Ohio pay-to-stay prisons saddle poor inmates with debt: ACLU

By Kim Palmer

CLEVELAND (Reuters) - Ohio's prison system pushes low-income offenders deeper into poverty by charging fees for their jail time, saddling inmates with debts as high as $35,000, according to a report released on Monday by the American Civil Liberties Union of Ohio.

Forty of the state's 75 county jails that house low-level nonviolent offenders charge a booking fee, daily fees of as much as $50 to $60 a day, or both and of those just half take the offender's income into account when deciding how much of a fee to impose, the report found.

It charges that the fees bury people in debt and likely contribute to higher rates of recidivism. The Ohio ACLU called for the state to eliminate the policies or access for indigence and/or allow programs for inmates to work off the debt.

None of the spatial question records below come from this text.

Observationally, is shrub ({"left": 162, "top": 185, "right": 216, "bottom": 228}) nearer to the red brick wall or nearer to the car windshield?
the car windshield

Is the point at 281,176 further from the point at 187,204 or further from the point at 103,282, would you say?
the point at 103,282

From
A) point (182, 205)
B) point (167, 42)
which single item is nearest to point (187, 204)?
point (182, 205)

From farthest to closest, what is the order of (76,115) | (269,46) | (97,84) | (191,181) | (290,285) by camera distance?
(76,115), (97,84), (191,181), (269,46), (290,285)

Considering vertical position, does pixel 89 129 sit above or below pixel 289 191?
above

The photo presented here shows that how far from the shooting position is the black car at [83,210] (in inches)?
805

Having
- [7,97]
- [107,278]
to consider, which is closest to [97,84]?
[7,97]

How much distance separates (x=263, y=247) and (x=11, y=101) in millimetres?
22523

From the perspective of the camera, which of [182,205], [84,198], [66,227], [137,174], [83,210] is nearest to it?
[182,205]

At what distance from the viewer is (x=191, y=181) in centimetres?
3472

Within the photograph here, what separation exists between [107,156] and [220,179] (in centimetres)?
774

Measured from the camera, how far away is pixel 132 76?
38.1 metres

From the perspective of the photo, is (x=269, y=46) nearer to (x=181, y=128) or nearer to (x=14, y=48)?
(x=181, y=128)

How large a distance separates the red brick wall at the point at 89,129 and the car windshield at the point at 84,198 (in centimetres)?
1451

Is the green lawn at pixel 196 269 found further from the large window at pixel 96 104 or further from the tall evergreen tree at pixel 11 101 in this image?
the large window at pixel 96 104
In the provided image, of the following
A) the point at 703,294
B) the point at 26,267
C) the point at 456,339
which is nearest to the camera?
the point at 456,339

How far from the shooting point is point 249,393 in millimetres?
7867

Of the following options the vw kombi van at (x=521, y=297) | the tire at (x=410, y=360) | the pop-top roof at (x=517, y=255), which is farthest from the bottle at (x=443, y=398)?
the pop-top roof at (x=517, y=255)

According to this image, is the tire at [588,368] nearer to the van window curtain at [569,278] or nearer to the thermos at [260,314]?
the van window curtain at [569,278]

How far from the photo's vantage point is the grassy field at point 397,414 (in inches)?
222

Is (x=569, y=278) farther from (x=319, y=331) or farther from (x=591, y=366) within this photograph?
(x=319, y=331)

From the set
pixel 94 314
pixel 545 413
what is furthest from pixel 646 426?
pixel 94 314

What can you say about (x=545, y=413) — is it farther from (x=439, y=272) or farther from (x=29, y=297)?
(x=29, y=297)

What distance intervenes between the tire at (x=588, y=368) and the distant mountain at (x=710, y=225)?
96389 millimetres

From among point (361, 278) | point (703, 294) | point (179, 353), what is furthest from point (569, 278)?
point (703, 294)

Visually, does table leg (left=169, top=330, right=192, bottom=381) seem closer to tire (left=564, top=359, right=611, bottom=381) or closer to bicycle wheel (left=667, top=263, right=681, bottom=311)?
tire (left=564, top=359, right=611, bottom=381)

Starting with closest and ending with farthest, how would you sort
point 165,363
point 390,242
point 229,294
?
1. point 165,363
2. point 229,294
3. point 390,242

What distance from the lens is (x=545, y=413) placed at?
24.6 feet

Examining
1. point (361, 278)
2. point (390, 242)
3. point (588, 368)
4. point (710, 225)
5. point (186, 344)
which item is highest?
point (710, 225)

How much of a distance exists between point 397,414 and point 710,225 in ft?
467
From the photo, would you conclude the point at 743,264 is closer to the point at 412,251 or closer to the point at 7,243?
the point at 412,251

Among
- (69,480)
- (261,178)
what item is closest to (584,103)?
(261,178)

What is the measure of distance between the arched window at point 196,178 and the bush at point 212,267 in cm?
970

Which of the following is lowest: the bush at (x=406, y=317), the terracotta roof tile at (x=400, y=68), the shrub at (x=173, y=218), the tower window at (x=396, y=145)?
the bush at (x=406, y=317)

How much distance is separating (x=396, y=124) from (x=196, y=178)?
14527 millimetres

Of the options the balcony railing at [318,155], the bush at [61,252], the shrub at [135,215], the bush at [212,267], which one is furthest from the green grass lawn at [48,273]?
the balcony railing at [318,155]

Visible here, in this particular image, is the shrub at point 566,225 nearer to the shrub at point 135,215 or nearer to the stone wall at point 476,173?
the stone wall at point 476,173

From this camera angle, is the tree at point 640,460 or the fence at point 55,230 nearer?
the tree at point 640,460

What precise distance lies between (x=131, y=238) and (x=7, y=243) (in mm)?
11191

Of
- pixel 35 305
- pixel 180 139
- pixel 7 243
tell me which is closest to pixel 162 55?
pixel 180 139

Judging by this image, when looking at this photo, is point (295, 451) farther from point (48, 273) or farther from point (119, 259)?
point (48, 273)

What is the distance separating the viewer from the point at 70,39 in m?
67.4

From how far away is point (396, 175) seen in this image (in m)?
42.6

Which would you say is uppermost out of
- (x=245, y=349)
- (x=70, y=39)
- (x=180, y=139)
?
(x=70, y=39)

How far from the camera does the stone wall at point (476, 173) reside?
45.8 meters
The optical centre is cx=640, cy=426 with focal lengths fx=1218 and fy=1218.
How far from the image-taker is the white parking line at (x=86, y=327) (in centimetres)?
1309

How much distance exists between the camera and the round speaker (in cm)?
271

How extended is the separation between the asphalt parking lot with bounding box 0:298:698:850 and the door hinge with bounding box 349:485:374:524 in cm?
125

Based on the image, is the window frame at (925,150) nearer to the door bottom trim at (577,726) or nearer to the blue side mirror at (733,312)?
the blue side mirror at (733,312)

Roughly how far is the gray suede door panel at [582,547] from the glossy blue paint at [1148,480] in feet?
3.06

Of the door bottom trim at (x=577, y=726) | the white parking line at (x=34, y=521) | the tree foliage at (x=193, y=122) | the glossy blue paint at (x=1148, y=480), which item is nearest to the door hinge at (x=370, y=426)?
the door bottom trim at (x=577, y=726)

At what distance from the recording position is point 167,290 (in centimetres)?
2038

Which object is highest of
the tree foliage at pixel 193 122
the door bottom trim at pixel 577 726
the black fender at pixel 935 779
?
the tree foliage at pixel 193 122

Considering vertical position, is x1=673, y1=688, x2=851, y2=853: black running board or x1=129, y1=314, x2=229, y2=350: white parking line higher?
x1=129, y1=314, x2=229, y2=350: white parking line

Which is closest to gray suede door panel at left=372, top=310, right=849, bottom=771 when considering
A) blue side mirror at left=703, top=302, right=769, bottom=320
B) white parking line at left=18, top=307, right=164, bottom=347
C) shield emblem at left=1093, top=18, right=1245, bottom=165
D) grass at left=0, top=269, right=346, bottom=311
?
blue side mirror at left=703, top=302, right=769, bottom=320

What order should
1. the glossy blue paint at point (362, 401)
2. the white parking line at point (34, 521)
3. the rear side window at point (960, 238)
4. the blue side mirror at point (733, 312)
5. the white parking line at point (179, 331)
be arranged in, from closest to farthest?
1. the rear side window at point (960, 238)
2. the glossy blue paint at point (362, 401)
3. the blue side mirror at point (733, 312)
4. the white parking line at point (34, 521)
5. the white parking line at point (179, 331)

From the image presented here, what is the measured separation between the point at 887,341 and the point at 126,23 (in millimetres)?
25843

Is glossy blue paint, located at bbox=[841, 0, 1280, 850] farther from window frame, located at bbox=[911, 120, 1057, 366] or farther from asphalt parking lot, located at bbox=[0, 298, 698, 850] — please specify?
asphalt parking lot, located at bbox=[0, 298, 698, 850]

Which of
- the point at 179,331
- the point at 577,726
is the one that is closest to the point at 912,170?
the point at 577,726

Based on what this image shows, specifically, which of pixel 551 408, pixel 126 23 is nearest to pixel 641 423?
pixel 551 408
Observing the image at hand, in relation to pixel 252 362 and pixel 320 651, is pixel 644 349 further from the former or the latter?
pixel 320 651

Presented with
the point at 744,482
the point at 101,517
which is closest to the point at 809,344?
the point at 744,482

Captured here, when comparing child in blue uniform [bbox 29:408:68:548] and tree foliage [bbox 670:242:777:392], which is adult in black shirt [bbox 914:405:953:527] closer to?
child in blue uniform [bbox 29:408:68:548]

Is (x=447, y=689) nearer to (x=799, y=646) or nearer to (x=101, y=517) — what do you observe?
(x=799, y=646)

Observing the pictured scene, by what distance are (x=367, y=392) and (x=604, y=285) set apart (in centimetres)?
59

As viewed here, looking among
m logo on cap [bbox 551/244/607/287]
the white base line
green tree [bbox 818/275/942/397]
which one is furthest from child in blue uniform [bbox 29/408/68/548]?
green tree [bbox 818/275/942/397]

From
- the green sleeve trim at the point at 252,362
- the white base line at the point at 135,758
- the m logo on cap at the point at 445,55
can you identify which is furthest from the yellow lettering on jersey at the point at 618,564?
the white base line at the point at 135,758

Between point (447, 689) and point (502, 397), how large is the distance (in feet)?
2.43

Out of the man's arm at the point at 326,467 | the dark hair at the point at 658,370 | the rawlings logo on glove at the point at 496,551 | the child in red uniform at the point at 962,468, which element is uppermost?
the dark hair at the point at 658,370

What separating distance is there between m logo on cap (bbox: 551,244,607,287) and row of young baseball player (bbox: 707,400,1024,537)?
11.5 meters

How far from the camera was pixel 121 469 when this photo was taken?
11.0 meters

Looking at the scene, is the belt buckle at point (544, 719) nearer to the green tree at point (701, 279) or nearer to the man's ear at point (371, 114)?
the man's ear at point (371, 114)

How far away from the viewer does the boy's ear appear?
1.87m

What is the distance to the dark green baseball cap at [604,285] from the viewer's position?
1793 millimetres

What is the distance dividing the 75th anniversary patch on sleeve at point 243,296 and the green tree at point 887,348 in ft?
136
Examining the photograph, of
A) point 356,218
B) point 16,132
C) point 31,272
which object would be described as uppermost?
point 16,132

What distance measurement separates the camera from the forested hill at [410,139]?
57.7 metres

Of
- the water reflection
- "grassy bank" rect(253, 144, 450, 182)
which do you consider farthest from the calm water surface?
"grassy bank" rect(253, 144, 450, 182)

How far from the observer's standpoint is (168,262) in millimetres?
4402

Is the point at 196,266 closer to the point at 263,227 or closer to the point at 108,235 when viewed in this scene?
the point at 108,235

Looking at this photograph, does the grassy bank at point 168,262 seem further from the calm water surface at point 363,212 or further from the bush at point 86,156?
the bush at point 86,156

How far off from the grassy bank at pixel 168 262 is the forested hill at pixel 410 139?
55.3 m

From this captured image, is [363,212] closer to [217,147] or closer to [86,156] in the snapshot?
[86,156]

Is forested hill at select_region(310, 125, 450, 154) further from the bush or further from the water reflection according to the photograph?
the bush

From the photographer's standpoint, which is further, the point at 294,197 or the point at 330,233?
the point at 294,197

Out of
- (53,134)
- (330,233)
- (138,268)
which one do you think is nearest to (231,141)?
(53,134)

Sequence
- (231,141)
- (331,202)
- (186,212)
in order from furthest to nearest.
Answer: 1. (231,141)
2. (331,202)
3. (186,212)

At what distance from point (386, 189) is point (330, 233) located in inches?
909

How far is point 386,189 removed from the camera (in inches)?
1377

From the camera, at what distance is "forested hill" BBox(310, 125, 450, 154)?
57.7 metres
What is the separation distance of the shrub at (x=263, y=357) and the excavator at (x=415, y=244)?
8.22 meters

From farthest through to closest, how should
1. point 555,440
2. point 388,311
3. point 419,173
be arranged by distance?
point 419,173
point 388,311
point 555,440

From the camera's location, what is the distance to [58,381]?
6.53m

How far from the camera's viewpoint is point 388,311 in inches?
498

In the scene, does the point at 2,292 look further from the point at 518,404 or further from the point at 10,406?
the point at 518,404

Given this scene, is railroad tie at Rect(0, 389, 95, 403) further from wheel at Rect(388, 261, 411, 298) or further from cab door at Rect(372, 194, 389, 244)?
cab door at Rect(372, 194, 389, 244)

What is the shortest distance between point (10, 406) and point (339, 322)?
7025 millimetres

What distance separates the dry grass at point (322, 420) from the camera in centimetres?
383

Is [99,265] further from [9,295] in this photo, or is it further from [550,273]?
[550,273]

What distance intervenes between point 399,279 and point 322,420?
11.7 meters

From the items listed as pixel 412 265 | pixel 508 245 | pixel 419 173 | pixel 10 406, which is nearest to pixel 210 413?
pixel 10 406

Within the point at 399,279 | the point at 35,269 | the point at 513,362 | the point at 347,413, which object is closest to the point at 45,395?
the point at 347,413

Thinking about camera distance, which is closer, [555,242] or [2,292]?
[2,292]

"Pay-to-stay jail fees are the next generation of unending debts that seek to tether low-income people to the criminal justice system," the report states.

"These fees are insidious: loading formerly incarcerated people with increasing amounts of debt make it nearly impossible for even the most well-meaning person to become a productive member of society."

Some Ohio prisons charge as little as $10 for booking and $1 or $10 a day depending on ability to pay. But with some Ohio county poverty rates as high as 32 percent and a minimum wage of less than $8, Mike Brickner, Ohio ACLU senior policy director said, even fees on a sliding scale can be "insurmountable"

Brickner added that with no means to pay the pay-to-stay fees that debt often goes into collections making it more difficult if not impossible for people then get a car loan a job or a place to live because now their credit is compromised.

Pay-to-stay policies proliferated 20 years ago after a state law allowed facilities to charge prisoners fees and the law also allows each facility set its own policy however about half of the state’s county facility have abandoned them all together.

State officials did not immediately respond to a call seeking comment.